Etwa fünf Wochen sind die beiden Jungtiere alt. Ausgewachsen sind sie die schnellsten Vögel der Welt: Im Sturzflug erreichen Wanderfalken sie laut Dellert bis zu 350 Stundenkilometer. In der Natur nisten die artgeschützten Greifvögel in Felsen. Durch den Rückgang ihres natürlichen Lebensraumes weichen sie aber auch auf menschengemachte ,Felsen' wie Kirchtürme aus. Drei weitere Brutpaare in der Würzburger Umgebung sind der Auffangstation Färber zurzeit bekannt, aber so zentral in der Innenstadt sind die Wanderfalken eine Seltenheit.

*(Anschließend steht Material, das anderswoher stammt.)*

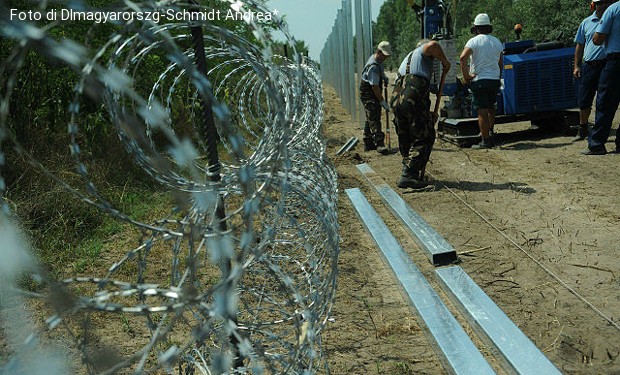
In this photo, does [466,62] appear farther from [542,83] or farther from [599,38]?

In ihrem Übergangsheim in Oberaltertheim werden die Geschwistervögel gefüttert und können in Ruhe ihre Flügel erproben. In einigen Tage, wenn sie wieder kräftig genug sind, werden sie im Umland freigelassen.
50 bis 70 Greifvögeln und Eulen in Not helfen Jürgen Färber und sein Team jedes Jahr. In der staatlich geprüften Auffangstation wird derzeit auch ein verunglückter Uhu gepflegt sowie eine Schleiereule, die gerade noch einem Fuchs entkommen ist. Langzeitpatient ist seit drei Jahren ein Rotmilanweibchen, das in ein Windrad geraten ist.
Für Vogelfreunde: Am 20. und 21. Juni lädt die Auffangstation Färber, Gässlein 5 in Oberaltertheim, zum Tag der offenen Tür ein. Es gibt auch eine Flugshow.